また、米韓関係が「包括的、躍動的、互恵的な同盟関係」に発展していることに満足感を表明。米韓同盟の発展方向を含め「地域および世界的な関心事を協議する」ための外務閣僚級「戦略協議体」を来年初めに発足させることに合意しました。
会談後の記者会見で盧大統領は、朝鮮半島の恒久的平和体制構築について「恒久的平和と信頼が構築される新しい朝鮮半島の未来をつくっていこうという認識をともにした」と述べました。
ブッシュ大統領は、米韓関係が「地域の安定のためにも非常に重要な関係」だと強調し、韓国のイラク派兵に謝意を表明。南北関係について「朝鮮半島が平和的に統一される可能性は現実性があり、われわれが協力し合うことで、いつか朝鮮半島が平和的に統一されるだろう」と述べました。
盧政権発足後、米大統領の訪韓は初めて。米韓首脳会談は六月のワシントン会談以来、約五カ月ぶりです。
■解説
■なお残された問題も
米韓首脳の共同宣言は、朝鮮半島と北東アジアの平和について、次の具体的な内容を列挙しています。
▽朝鮮戦争の停戦協定(一九五三年)を平和協定に置き換えるための当事者間の交渉▽多国間安保対話・協力メカニズムの発展▽六カ国協議の多国間安保協議体への発展―です。
これらは北東アジアの平和実現の方向として、九月の六カ国協議共同声明でも言及されています。宣言はこれらを「米韓同盟の平和的な目標に符合するよう、朝鮮半島における軍事的脅威の減少と信頼増進の方向へ進むべき」だと明記しました。

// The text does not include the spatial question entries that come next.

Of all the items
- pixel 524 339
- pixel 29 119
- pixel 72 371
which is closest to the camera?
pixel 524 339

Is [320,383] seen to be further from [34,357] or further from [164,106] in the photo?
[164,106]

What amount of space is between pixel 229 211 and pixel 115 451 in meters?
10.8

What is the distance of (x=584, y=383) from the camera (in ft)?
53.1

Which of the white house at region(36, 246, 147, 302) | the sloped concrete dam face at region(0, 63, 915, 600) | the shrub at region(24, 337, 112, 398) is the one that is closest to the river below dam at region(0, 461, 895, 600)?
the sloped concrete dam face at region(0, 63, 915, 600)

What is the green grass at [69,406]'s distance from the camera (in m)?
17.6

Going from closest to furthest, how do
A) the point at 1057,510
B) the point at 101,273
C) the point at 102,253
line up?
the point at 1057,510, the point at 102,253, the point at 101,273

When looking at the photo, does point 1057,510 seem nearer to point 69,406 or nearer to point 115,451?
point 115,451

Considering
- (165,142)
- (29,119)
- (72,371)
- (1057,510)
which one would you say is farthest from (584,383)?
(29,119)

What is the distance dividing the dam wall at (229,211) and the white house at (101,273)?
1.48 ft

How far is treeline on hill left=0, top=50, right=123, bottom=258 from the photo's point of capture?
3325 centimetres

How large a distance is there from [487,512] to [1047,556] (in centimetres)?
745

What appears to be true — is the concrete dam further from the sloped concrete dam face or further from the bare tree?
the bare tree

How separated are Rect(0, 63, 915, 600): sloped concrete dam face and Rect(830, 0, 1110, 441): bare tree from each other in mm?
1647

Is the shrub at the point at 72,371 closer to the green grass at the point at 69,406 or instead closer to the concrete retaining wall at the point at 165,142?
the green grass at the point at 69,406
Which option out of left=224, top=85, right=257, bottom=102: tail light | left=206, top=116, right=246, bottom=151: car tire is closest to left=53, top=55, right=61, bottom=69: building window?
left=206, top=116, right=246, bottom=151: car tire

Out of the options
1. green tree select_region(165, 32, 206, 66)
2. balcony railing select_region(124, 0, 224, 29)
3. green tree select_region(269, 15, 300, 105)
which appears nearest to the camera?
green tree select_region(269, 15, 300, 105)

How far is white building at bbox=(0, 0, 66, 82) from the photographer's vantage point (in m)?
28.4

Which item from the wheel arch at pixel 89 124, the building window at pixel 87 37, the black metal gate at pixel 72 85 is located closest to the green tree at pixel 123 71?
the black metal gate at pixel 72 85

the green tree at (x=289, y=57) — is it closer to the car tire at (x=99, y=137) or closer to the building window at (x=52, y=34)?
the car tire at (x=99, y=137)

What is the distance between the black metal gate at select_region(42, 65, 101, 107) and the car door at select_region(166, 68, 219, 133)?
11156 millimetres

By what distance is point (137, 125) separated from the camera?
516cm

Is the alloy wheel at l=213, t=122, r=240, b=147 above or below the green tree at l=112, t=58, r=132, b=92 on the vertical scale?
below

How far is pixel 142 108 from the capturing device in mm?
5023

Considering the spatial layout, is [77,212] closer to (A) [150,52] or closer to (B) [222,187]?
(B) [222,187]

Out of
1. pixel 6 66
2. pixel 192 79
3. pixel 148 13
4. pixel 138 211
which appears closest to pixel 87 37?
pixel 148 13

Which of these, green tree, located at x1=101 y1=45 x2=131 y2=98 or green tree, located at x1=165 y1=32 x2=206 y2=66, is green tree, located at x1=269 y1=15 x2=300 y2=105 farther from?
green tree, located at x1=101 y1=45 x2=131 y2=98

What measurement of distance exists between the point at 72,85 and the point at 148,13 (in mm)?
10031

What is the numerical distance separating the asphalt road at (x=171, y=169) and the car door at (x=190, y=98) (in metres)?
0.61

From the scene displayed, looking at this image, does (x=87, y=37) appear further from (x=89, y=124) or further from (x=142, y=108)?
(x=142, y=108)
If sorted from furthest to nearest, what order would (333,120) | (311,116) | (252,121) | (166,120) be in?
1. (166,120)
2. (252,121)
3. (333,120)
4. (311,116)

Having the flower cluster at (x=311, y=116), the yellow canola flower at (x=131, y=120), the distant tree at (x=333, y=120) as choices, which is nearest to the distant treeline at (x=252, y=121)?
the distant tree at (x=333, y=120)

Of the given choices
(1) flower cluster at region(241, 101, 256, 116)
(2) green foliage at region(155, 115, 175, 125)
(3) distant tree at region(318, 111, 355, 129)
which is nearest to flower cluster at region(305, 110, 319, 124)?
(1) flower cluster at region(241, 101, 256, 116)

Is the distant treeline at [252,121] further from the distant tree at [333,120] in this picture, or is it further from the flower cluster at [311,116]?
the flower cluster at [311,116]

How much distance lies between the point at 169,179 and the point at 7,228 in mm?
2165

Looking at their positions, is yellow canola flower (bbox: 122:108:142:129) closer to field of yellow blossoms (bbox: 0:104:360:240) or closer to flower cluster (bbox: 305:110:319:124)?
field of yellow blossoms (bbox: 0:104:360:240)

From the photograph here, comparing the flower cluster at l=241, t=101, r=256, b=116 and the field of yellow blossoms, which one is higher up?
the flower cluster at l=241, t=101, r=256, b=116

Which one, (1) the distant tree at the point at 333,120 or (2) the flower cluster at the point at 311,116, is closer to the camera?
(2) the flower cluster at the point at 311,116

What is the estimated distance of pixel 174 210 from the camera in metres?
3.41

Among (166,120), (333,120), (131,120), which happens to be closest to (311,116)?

韓国政府当局者は、宣言が「米韓関係にとって歴史的意味を持つ」と語りました。
一方で、盧武鉉大統領は会見で「残されたさまざまな関連事項」に言及、ブッシュ大統領も「複雑な問題がある」と認めています。
「互恵・平等な同盟関係」を掲げる盧政権発足後、米韓両国は在韓米軍再編・削減、米軍の「戦略的柔軟性」、イラク派兵、米軍基地移転などで緊張した交渉を続けてきました。盧大統領は会見で、これらの問題を「爆発的な内容を持ち、政治的にも荷が重い事柄」だと表現しました。
このうち最大の懸案が在韓米軍の「戦略的柔軟性」の問題です。米国は先制攻撃戦略に合わせ在韓米軍を世界各地の紛争に投入できる態勢を整えたい考え。一方の韓国は、米軍とともに外国での軍事紛争に介入することを拒否するとともに、在韓米軍が朝鮮半島以外の北東アジアの紛争に出動することを認めない姿勢を崩していません。